**Written instruction**
Report only the number of lines in the material below that contain the string "viewer". Case counts.

**Spatial question records**
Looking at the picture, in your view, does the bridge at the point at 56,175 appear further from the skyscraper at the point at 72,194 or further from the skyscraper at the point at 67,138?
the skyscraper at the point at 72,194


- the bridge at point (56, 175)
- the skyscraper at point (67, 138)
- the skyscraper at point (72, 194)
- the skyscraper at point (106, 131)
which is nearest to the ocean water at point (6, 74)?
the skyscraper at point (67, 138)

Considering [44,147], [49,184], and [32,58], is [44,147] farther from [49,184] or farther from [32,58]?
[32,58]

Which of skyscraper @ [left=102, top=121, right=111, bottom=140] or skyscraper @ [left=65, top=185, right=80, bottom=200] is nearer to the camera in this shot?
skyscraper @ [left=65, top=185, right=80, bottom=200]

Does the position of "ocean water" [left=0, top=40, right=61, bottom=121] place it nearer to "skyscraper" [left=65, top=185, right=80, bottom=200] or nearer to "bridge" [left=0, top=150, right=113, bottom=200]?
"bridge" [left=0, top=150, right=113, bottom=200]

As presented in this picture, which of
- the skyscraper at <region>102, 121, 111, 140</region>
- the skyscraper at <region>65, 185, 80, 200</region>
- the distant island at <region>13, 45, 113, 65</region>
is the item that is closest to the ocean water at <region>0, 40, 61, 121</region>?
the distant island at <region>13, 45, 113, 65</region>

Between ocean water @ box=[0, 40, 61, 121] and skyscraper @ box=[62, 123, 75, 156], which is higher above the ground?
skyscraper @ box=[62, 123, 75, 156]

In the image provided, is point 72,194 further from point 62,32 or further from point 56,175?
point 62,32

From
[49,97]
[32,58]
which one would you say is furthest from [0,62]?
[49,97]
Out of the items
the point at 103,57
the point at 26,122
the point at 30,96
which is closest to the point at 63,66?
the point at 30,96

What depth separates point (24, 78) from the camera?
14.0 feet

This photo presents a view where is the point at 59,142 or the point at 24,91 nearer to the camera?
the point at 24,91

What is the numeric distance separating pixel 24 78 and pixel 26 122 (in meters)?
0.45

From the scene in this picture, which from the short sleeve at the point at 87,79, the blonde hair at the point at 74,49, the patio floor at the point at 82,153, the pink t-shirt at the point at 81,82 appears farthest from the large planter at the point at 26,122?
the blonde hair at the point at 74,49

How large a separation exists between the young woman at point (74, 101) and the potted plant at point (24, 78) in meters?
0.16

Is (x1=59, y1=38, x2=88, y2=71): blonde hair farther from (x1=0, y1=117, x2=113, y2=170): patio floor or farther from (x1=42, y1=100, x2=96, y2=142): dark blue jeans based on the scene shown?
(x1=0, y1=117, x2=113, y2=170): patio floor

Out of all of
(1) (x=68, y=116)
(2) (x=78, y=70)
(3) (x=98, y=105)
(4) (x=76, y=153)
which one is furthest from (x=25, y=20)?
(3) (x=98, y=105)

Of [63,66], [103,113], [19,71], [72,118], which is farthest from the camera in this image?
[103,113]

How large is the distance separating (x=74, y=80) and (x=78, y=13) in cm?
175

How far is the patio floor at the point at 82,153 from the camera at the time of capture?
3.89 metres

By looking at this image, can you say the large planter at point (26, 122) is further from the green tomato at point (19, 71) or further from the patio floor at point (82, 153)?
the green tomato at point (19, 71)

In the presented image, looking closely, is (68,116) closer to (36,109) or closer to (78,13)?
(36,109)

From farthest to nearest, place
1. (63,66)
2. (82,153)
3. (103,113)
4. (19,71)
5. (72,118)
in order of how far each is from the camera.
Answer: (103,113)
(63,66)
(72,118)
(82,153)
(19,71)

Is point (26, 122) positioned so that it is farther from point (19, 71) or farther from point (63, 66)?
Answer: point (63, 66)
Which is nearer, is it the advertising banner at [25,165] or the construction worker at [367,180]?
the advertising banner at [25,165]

* * *

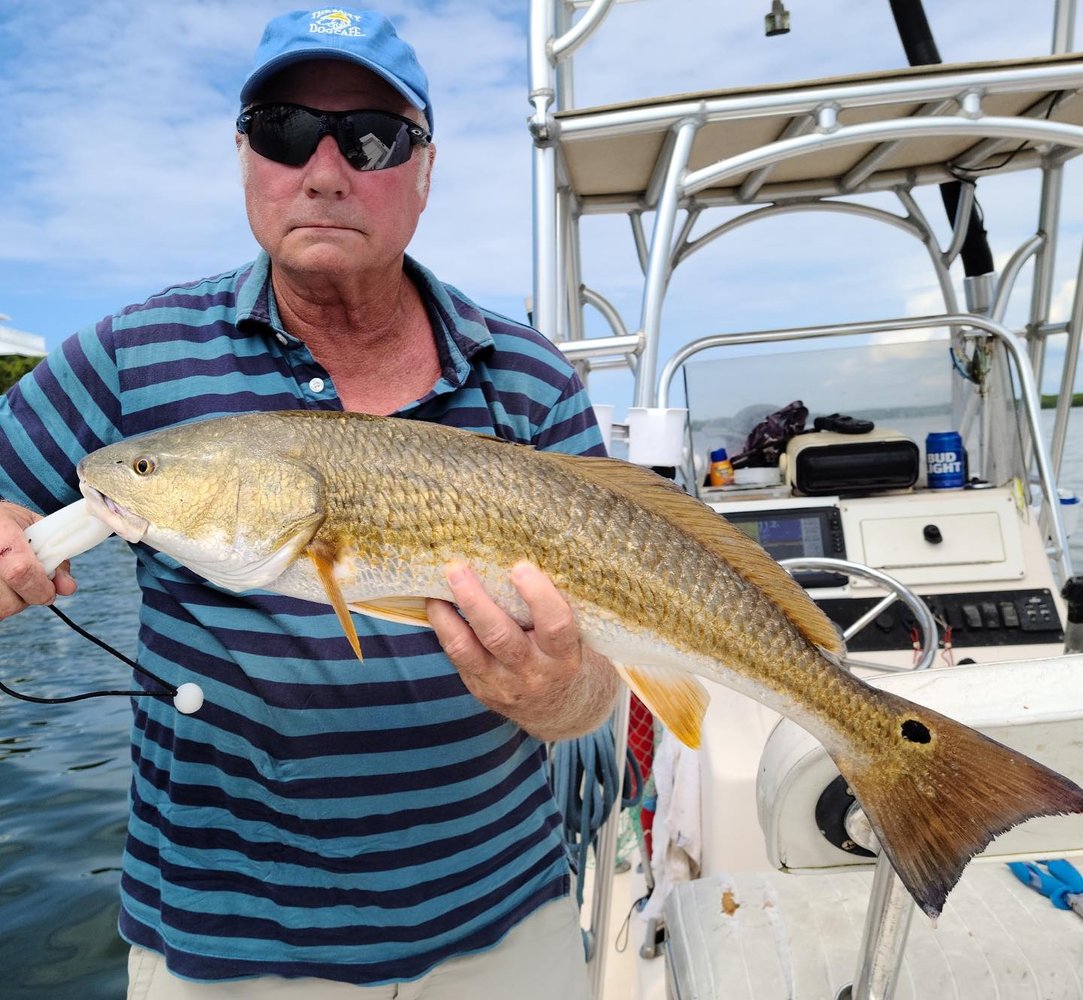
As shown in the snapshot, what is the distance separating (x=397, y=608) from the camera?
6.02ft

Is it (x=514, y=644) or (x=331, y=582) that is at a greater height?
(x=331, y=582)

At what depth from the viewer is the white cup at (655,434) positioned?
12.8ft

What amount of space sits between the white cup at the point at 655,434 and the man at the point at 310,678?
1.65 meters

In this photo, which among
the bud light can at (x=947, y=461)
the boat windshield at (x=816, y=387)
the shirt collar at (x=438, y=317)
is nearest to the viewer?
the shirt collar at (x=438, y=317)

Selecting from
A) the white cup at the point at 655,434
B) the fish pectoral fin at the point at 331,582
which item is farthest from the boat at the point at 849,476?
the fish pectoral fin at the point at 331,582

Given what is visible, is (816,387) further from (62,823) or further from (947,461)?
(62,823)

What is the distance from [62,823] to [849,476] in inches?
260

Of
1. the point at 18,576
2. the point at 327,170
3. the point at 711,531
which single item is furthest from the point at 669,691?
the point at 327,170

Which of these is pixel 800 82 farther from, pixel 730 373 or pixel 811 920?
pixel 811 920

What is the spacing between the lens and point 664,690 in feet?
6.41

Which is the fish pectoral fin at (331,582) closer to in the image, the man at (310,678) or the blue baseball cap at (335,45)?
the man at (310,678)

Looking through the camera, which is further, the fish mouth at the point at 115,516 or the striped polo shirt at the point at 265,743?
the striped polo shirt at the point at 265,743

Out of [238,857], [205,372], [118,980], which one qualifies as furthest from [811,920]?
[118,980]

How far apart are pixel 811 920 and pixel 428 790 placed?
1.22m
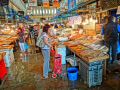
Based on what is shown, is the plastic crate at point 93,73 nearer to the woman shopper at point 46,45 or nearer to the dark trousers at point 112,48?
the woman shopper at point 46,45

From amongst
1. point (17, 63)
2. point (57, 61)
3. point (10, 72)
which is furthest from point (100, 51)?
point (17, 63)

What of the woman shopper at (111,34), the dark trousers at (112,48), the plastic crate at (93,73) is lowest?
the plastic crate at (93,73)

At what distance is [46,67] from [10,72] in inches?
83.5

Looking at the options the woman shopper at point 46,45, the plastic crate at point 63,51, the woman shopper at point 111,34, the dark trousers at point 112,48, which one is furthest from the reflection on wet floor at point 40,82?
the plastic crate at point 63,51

**Expected answer**
2